DOCUMENT SOURCE:
┄┄┄┄┄┄┄┄┄┄┄┄┄┄┄┄┄┄┄┄
« En attendant, je dis que le franc CFA est une bonne monnaie à garder ». Nombreux ont été ceux qui se sont employés à commenter cette phrase du Président Macky Sall, prononcée lors d’une interview. Jusque-là, il n’y a rien de surprenant car, d’une manière générale, la monnaie, et surtout le CFA, est un sujet controversé qui suscite les passions les plus ardentes.
Depuis longtemps, il se pose, on le sait, la lancinante question de savoir si les Etats africains qui partagent cette monnaie doivent-ils continuer à la conserver ou au contraire devraient-ils s’en débarrasser. Or, bien que la majorité des africains, y compris les spécialistes de la question, souscrivent à cette dernière hypothèse, la problématique demeure entière dans la mesure où aucune décision n’est à ce jour adoptée.
Plus étonnant a été le fait de constater sur la toile, l’énorme agitation ainsi que les virulentes critiques qu’a provoquées l’affirmation du chef de l’Etat. Certains se sont même fait le malin plaisir de l’accuser d’être « l’avocat de la continuation du CFA ».
Pourtant, la vérité est que ces reproches ne sont que le fruit d’une lecture trop rapide, voire volontairement tronquée, de la réponse en question. Rappelons que selon les détracteurs, le Président aurait annoncé que « le franc CFA est une bonne monnaie à garder ». Il se trouve que pour parvenir à cette lecture, les contempteurs sont allés trop vite en ôtant délibérément le syntagme « en attendant » du reste de la phrase.
Il s’en est ainsi logiquement suivi une dénaturation totale des propos du chef de l’Etat, puisque chacun conviendra qu’il existe une différence sensible entre « Le CFA est une bonne monnaie à garder » et « En attendant, le CFA est une bonne monnaie à garder ». Dans le premier cas, il y a une volonté ferme et définitive de maintenir le statu quo, alors que celui qui prononce la seconde phrase est dans l’expectative. Ce dernier prend en compte les limites de cette monnaie, mais attend d’avoir une alternative crédible et opérationnelle. C’est en toute évidence cette dernière situation que traduisent les paroles du Président. Il suffit de se rapporter à l’intégralité de sa réponse pour s’en convaincre.
Du reste, le discours du chef de l’Etat est sans aucun doute le marqueur d’un réalisme et d’une lucidité remarquables. Il n’est certes pas douteux que les spécialistes s’accordent en général sur l’impératif d’un abandon du CFA. En revanche, le sujet demeure encore entouré de sérieuses incertitudes qui, faute d’être dissipées, compromettent toute sortie immédiate. Tout d’abord, il n’existe, à notre connaissance, aucune étude scientifique ayant techniquement élaboré une méthode claire pouvant permettre de se départir de manière sécurisée du CFA.
┄┄┄┄┄┄┄┄┄┄┄┄┄┄┄┄┄┄┄┄
Extrait du jeu de données:
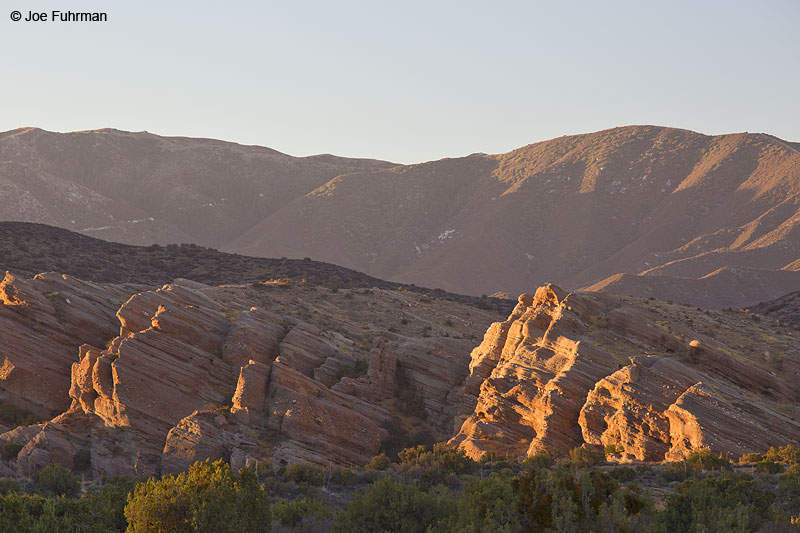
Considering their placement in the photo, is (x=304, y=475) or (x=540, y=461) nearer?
(x=540, y=461)

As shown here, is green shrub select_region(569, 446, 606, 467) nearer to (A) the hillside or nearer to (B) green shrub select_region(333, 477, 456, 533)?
(B) green shrub select_region(333, 477, 456, 533)

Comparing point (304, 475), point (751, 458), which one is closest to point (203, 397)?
point (304, 475)

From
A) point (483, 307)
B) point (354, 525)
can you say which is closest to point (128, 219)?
point (483, 307)

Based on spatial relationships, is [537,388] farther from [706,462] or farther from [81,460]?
[81,460]

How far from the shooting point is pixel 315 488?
106 feet

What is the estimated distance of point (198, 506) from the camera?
75.9 feet

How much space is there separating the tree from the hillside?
43.6 m

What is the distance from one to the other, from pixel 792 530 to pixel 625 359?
1486cm

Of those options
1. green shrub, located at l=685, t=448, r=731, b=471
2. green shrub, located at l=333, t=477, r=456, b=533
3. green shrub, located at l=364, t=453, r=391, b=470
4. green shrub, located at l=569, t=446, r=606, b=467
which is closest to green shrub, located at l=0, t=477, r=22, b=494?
green shrub, located at l=333, t=477, r=456, b=533

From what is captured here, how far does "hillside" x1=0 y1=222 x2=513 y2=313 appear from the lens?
7044 centimetres

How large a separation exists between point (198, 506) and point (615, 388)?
18.8 metres

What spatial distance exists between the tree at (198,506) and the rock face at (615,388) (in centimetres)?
1484

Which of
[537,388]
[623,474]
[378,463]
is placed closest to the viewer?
[623,474]

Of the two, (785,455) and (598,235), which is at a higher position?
┄┄┄┄┄┄┄┄┄┄┄┄┄┄┄┄┄┄┄┄
EXERCICES:
**a.** D'après le texte sur le franc CFA, quel syntagme les détracteurs ont-ils ôté de la phrase du Président ?
**b.** Les affirmations suivantes concordent-elles avec le texte sur le franc CFA ? Répondez par oui ou par non, en citant les mots décisifs du texte.
(i) La phrase du Président Macky Sall sur le franc CFA a été prononcée lors d'une interview.
(ii) Une décision sur le sort du CFA a déjà été adoptée.
(iii) L'auteur connaît une étude scientifique décrivant une méthode pour se départir du CFA de manière sécurisée.
**c.** Prolongez le texte sur le franc CFA à la suite de sa dernière phrase.

CORRIGÉS:
**a.** « en attendant »

**b.**
(i) Oui : « prononcée lors d’une interview ».
(ii) Non : « aucune décision n’est à ce jour adoptée ».
(iii) Non : « il n’existe, à notre connaissance, aucune étude scientifique ayant techniquement élaboré une méthode claire pouvant permettre de se départir de manière sécurisée du CFA ».

**c.**
La plupart des travaux portant sur cette monnaie cherchent à prouver son anachronisme. Sinon, rien ne permet par exemple de dire si le CFA-exit devrait être progressif ou instantané ; au cas où il devrait être gradué, nul ne sait qu’elles devraient être sa durée et les différentes étapes à prévoir etc. Pourtant, il est évident que notre détachement du CFA doit être minutieusement pensé et planifié, car au regard des enjeux, un renoncement hasardeux équivaudrait à un suicide économique. Ce faisant, il est impératif que les spécialistes établissent concrètement un « kit » ou un mode d’emploi fiable pour se soustraire de cette organisation.
Plus encore, à la lecture de la doctrine, on s’aperçoit que celle-ci n’a proposé aucun mécanisme pour juguler les éventuelles répercussions de cette sortie sur nos économies. Or, une renonciation au CFA s’apparenterait à un divorce, de sorte que, comme toute désunion, elle engendrera forcément des conséquences.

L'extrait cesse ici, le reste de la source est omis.